Designing Labeled Graph Classifiers by Exploiting the Rényi Entropy of the Dissimilarity Representation

Representing patterns by complex relational structures, such as labeled graphs, is becoming an increasingly common practice in the broad field of computational intelligence. Accordingly, a wide repertoire of pattern recognition tools, such as classifiers and knowledge discovery procedures, are nowadays available and tested for various labeled graph data types. However, the design of effective learning and mining procedures operating in the space of labeled graphs is still a challenging problem, especially from the computational complexity viewpoint.

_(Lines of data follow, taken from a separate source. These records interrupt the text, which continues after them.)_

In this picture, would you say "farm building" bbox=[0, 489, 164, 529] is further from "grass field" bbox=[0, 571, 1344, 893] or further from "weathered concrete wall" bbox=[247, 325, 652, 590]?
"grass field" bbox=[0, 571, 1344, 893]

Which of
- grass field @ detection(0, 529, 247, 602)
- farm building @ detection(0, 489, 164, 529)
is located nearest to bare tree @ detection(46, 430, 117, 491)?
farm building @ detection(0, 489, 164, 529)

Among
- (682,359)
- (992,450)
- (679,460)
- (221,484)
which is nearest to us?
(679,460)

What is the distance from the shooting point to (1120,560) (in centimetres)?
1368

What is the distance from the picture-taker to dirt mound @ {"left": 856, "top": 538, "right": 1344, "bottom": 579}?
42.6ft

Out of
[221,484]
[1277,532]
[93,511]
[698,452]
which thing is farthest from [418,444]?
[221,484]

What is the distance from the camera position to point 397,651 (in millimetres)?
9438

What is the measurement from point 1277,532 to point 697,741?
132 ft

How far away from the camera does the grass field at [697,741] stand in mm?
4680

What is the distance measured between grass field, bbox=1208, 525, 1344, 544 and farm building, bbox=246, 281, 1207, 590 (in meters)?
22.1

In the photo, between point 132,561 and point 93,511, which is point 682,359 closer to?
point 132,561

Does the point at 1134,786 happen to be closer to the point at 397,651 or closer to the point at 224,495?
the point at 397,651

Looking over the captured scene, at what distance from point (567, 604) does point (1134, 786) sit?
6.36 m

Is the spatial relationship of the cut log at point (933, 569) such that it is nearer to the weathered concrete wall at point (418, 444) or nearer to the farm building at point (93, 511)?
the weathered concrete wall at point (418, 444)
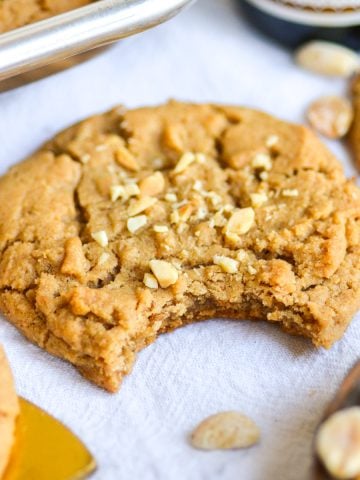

In this paper, we present a major improvement of a general-purpose graph classification system, which is conceived on an interplay among dissimilarity representation, clustering, information-theoretic techniques, and evolutionary optimization. The improvement focuses on a specific key subroutine of the system that performs the compression of the input data. We prove different theorems which are fundamental to the setting of such a compression operation. We demonstrate the effectiveness of the resulting classifier by benchmarking the developed variants on well-known datasets of labeled graphs, considering as distinct performance indicators the classification accuracy, the computing time, and the parsimony in terms of structural complexity of the synthesized classification model. Overall, the results show state-of-the-art standards in terms of test set accuracy, while achieving considerable reductions for what concerns the effective computing time and classification model complexity.